PROVIDED INFORMATION Block Start
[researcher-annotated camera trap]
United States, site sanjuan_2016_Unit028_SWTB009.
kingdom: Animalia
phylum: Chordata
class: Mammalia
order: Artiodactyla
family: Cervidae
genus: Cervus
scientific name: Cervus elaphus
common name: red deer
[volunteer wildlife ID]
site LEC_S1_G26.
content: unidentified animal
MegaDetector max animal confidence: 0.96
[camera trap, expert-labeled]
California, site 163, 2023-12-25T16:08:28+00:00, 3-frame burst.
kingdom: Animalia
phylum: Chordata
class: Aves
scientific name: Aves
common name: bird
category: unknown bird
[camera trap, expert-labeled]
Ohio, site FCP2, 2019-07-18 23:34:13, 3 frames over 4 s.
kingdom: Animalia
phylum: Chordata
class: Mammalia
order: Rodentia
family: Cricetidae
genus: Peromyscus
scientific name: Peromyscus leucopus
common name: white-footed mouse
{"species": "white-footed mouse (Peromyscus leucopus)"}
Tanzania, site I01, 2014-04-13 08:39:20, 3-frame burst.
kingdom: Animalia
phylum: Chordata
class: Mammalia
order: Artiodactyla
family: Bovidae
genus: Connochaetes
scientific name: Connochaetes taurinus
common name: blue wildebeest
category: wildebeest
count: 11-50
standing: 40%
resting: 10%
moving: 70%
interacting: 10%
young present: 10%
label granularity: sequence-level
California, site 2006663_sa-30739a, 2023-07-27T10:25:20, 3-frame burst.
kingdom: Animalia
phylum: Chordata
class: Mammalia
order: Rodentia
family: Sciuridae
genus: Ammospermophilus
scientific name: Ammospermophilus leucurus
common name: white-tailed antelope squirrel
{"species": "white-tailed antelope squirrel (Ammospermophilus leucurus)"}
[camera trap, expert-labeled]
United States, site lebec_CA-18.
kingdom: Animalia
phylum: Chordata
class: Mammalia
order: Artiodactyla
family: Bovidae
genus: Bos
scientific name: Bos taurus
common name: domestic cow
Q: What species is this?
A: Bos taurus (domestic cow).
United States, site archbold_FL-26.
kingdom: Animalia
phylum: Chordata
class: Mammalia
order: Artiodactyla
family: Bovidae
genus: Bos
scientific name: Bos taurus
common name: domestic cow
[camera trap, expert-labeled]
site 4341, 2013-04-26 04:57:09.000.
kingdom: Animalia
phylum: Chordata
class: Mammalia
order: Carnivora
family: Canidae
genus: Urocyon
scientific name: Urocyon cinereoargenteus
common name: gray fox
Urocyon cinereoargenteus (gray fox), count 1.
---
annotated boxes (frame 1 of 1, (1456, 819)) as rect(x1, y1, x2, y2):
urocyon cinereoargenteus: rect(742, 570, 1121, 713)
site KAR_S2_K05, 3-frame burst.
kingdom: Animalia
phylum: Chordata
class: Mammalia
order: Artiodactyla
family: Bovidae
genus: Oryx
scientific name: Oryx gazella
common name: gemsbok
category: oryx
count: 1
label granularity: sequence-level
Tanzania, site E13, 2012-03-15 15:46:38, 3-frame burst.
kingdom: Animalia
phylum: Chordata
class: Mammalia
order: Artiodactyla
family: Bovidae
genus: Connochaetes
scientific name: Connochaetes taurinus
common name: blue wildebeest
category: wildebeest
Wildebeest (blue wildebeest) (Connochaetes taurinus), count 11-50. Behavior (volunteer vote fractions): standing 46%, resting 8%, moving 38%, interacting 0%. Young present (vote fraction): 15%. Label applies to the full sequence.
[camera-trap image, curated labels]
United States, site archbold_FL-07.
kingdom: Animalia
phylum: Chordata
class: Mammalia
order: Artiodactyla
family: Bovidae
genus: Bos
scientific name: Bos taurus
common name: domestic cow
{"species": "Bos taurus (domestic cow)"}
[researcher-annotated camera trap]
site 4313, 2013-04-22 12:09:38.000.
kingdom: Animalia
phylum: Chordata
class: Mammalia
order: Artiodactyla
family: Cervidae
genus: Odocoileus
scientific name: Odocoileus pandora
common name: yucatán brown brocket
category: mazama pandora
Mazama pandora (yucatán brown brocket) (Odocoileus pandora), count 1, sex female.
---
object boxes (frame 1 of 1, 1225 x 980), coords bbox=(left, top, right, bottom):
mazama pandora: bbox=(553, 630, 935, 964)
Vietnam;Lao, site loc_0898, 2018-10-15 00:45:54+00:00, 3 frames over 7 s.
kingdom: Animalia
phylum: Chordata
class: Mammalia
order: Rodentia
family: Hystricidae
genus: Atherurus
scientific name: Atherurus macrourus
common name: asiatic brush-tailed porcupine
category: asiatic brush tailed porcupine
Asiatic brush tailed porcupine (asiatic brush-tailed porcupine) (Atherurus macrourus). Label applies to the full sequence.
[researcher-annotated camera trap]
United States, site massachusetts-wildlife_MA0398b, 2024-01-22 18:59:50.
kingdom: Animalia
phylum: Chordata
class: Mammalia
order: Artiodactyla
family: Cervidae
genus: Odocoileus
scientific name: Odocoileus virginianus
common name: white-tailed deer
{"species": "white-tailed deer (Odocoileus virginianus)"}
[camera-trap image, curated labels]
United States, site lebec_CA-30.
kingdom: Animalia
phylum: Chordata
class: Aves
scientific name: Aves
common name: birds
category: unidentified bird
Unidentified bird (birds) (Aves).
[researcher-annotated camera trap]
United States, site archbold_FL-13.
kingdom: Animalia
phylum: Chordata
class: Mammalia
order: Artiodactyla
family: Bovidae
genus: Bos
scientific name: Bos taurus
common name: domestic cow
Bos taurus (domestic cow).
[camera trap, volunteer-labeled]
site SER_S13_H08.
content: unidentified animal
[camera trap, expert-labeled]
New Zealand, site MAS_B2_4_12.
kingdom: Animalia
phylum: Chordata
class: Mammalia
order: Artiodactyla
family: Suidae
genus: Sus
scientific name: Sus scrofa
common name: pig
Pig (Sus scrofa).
PROVIDED INFORMATION Block End
Repeat the records exactly, including every line.

| RESPONSE TO THE TASK |
[researcher-annotated camera trap]
United States, site sanjuan_2016_Unit028_SWTB009.
kingdom: Animalia
phylum: Chordata
class: Mammalia
order: Artiodactyla
family: Cervidae
genus: Cervus
scientific name: Cervus elaphus
common name: red deer
[volunteer wildlife ID]
site LEC_S1_G26.
content: unidentified animal
MegaDetector max animal confidence: 0.96
[camera trap, expert-labeled]
California, site 163, 2023-12-25T16:08:28+00:00, 3-frame burst.
kingdom: Animalia
phylum: Chordata
class: Aves
scientific name: Aves
common name: bird
category: unknown bird
[camera trap, expert-labeled]
Ohio, site FCP2, 2019-07-18 23:34:13, 3 frames over 4 s.
kingdom: Animalia
phylum: Chordata
class: Mammalia
order: Rodentia
family: Cricetidae
genus: Peromyscus
scientific name: Peromyscus leucopus
common name: white-footed mouse
{"species": "white-footed mouse (Peromyscus leucopus)"}
Tanzania, site I01, 2014-04-13 08:39:20, 3-frame burst.
kingdom: Animalia
phylum: Chordata
class: Mammalia
order: Artiodactyla
family: Bovidae
genus: Connochaetes
scientific name: Connochaetes taurinus
common name: blue wildebeest
category: wildebeest
count: 11-50
standing: 40%
resting: 10%
moving: 70%
interacting: 10%
young present: 10%
label granularity: sequence-level
California, site 2006663_sa-30739a, 2023-07-27T10:25:20, 3-frame burst.
kingdom: Animalia
phylum: Chordata
class: Mammalia
order: Rodentia
family: Sciuridae
genus: Ammospermophilus
scientific name: Ammospermophilus leucurus
common name: white-tailed antelope squirrel
{"species": "white-tailed antelope squirrel (Ammospermophilus leucurus)"}
[camera trap, expert-labeled]
United States, site lebec_CA-18.
kingdom: Animalia
phylum: Chordata
class: Mammalia
order: Artiodactyla
family: Bovidae
genus: Bos
scientific name: Bos taurus
common name: domestic cow
Q: What species is this?
A: Bos taurus (domestic cow).
United States, site archbold_FL-26.
kingdom: Animalia
phylum: Chordata
class: Mammalia
order: Artiodactyla
family: Bovidae
genus: Bos
scientific name: Bos taurus
common name: domestic cow
[camera trap, expert-labeled]
site 4341, 2013-04-26 04:57:09.000.
kingdom: Animalia
phylum: Chordata
class: Mammalia
order: Carnivora
family: Canidae
genus: Urocyon
scientific name: Urocyon cinereoargenteus
common name: gray fox
Urocyon cinereoargenteus (gray fox), count 1.
---
annotated boxes (frame 1 of 1, (1456, 819)) as rect(x1, y1, x2, y2):
urocyon cinereoargenteus: rect(742, 570, 1121, 713)
site KAR_S2_K05, 3-frame burst.
kingdom: Animalia
phylum: Chordata
class: Mammalia
order: Artiodactyla
family: Bovidae
genus: Oryx
scientific name: Oryx gazella
common name: gemsbok
category: oryx
count: 1
label granularity: sequence-level
Tanzania, site E13, 2012-03-15 15:46:38, 3-frame burst.
kingdom: Animalia
phylum: Chordata
class: Mammalia
order: Artiodactyla
family: Bovidae
genus: Connochaetes
scientific name: Connochaetes taurinus
common name: blue wildebeest
category: wildebeest
Wildebeest (blue wildebeest) (Connochaetes taurinus), count 11-50. Behavior (volunteer vote fractions): standing 46%, resting 8%, moving 38%, interacting 0%. Young present (vote fraction): 15%. Label applies to the full sequence.
[camera-trap image, curated labels]
United States, site archbold_FL-07.
kingdom: Animalia
phylum: Chordata
class: Mammalia
order: Artiodactyla
family: Bovidae
genus: Bos
scientific name: Bos taurus
common name: domestic cow
{"species": "Bos taurus (domestic cow)"}
[researcher-annotated camera trap]
site 4313, 2013-04-22 12:09:38.000.
kingdom: Animalia
phylum: Chordata
class: Mammalia
order: Artiodactyla
family: Cervidae
genus: Odocoileus
scientific name: Odocoileus pandora
common name: yucatán brown brocket
category: mazama pandora
Mazama pandora (yucatán brown brocket) (Odocoileus pandora), count 1, sex female.
---
object boxes (frame 1 of 1, 1225 x 980), coords bbox=(left, top, right, bottom):
mazama pandora: bbox=(553, 630, 935, 964)
Vietnam;Lao, site loc_0898, 2018-10-15 00:45:54+00:00, 3 frames over 7 s.
kingdom: Animalia
phylum: Chordata
class: Mammalia
order: Rodentia
family: Hystricidae
genus: Atherurus
scientific name: Atherurus macrourus
common name: asiatic brush-tailed porcupine
category: asiatic brush tailed porcupine
Asiatic brush tailed porcupine (asiatic brush-tailed porcupine) (Atherurus macrourus). Label applies to the full sequence.
[researcher-annotated camera trap]
United States, site massachusetts-wildlife_MA0398b, 2024-01-22 18:59:50.
kingdom: Animalia
phylum: Chordata
class: Mammalia
order: Artiodactyla
family: Cervidae
genus: Odocoileus
scientific name: Odocoileus virginianus
common name: white-tailed deer
{"species": "white-tailed deer (Odocoileus virginianus)"}
[camera-trap image, curated labels]
United States, site lebec_CA-30.
kingdom: Animalia
phylum: Chordata
class: Aves
scientific name: Aves
common name: birds
category: unidentified bird
Unidentified bird (birds) (Aves).
[researcher-annotated camera trap]
United States, site archbold_FL-13.
kingdom: Animalia
phylum: Chordata
class: Mammalia
order: Artiodactyla
family: Bovidae
genus: Bos
scientific name: Bos taurus
common name: domestic cow
Bos taurus (domestic cow).
[camera trap, volunteer-labeled]
site SER_S13_H08.
content: unidentified animal
[camera trap, expert-labeled]
New Zealand, site MAS_B2_4_12.
kingdom: Animalia
phylum: Chordata
class: Mammalia
order: Artiodactyla
family: Suidae
genus: Sus
scientific name: Sus scrofa
common name: pig
Pig (Sus scrofa).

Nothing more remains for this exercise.